Victor-Marie Hugo is one of the most versatile persons to have walked on earth. He was a poet, playwright, novelist, essayist, visual artist, statesman, human rights campaigner, and one of the most influential exponents of the Romantic movement in France. He has written a number of classics including The Hunchback of Notre-Dame.
Les Misérables: The Classic Story of the Triumph of Grace and Redemption, Adapted for Today’s Reader by Victor Hugo , and edited by James Reimann is a retelling of one of his most famous works first published in 1862 which has virtually immortalized him. As amply made clear in the title, it has been adapted for today’s reader.
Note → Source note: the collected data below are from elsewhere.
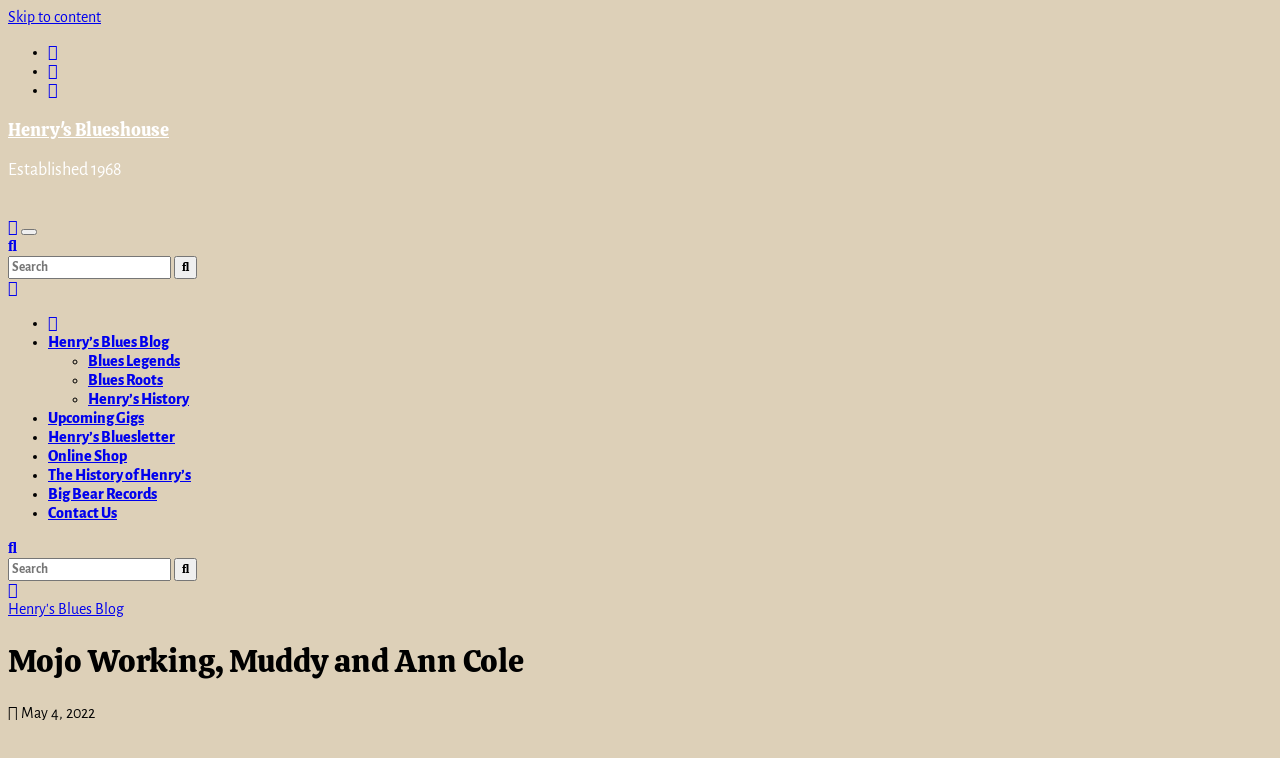

--- FILE ---
content_type: text/html; charset=utf-8
request_url: https://www.google.com/recaptcha/api2/aframe
body_size: 267
content:
<!DOCTYPE HTML><html><head><meta http-equiv="content-type" content="text/html; charset=UTF-8"></head><body><script nonce="WYfg0dj48LrCKTF1F-yCcw">/** Anti-fraud and anti-abuse applications only. See google.com/recaptcha */ try{var clients={'sodar':'https://pagead2.googlesyndication.com/pagead/sodar?'};window.addEventListener("message",function(a){try{if(a.source===window.parent){var b=JSON.parse(a.data);var c=clients[b['id']];if(c){var d=document.createElement('img');d.src=c+b['params']+'&rc='+(localStorage.getItem("rc::a")?sessionStorage.getItem("rc::b"):"");window.document.body.appendChild(d);sessionStorage.setItem("rc::e",parseInt(sessionStorage.getItem("rc::e")||0)+1);localStorage.setItem("rc::h",'1769898196836');}}}catch(b){}});window.parent.postMessage("_grecaptcha_ready", "*");}catch(b){}</script></body></html>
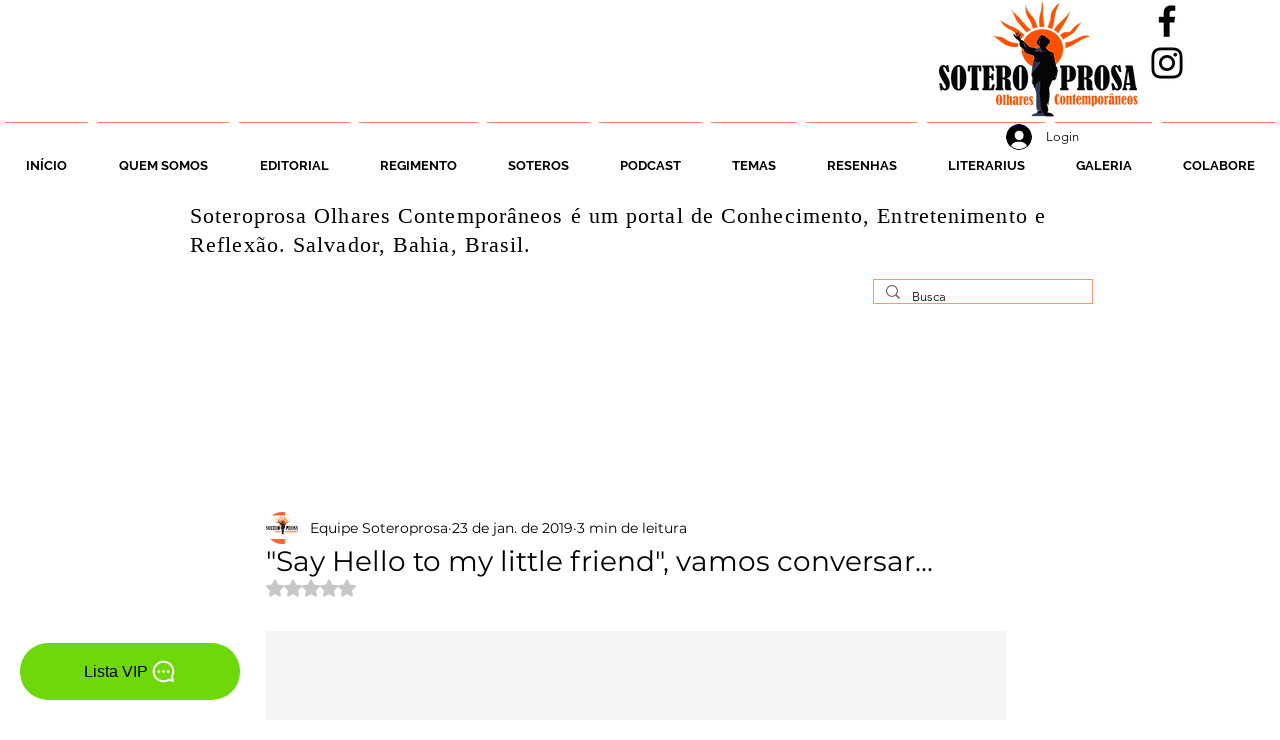

--- FILE ---
content_type: text/html; charset=utf-8
request_url: https://www.google.com/recaptcha/api2/aframe
body_size: 270
content:
<!DOCTYPE HTML><html><head><meta http-equiv="content-type" content="text/html; charset=UTF-8"></head><body><script nonce="7H1qVyFORnGS44pGhhjX9Q">/** Anti-fraud and anti-abuse applications only. See google.com/recaptcha */ try{var clients={'sodar':'https://pagead2.googlesyndication.com/pagead/sodar?'};window.addEventListener("message",function(a){try{if(a.source===window.parent){var b=JSON.parse(a.data);var c=clients[b['id']];if(c){var d=document.createElement('img');d.src=c+b['params']+'&rc='+(localStorage.getItem("rc::a")?sessionStorage.getItem("rc::b"):"");window.document.body.appendChild(d);sessionStorage.setItem("rc::e",parseInt(sessionStorage.getItem("rc::e")||0)+1);localStorage.setItem("rc::h",'1768722937746');}}}catch(b){}});window.parent.postMessage("_grecaptcha_ready", "*");}catch(b){}</script></body></html>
In the process of writing one of the greatest novels of all time, Victor Hugo has created one of the most famous characters in literature, Jean Valjean. The writer par excellence crafted an incredible story taking the reader right into the Parisian underworld during the uprising of 1832 with an awe-inspiring pragmatism that is unrivaled in contemporary prose. Victor Hugo vividly painted a stunning battle between good and evil, portraying the sentiment and restlessness of the poor and disenfranchised of the new republic of France. In it he focuses his attention on the plight of the escaped offender Jean Valjean who was imprisoned for stealing a loaf of bread, and the determinations of the persistent policeman out to recapture him.
It is a gripping and engaging story that brings to full circle the truism “desperate times call for desperate measures.” It is a sharp and stark portrayal of the pathetic and wretched condition of the common man in France during the period. When the state is unable to meet even the basic needs of its citizens, hunger and poverty can drive even a noble and honorable peasant like Jean Valjean to resort to extreme measures, however unlawful it may be. Beautiful and sad, astounding yet poignant, amazing and simple, this gem of a novel has left a deep and profound impression on me since I first read it over two decades ago. Re-reading it now is like a journey back in time. It has demonstrated the power of literature in a way like no other book does. It is also a testimony to the fact that characters like Jean Valjean, Bishop Myriel and Enjolras have the power to encourage generations of readers to acts of selflessness and kindheartedness.
Enjoy this retelling of Victor Hugo’s epic 1862 in just one-fifth of the original wording!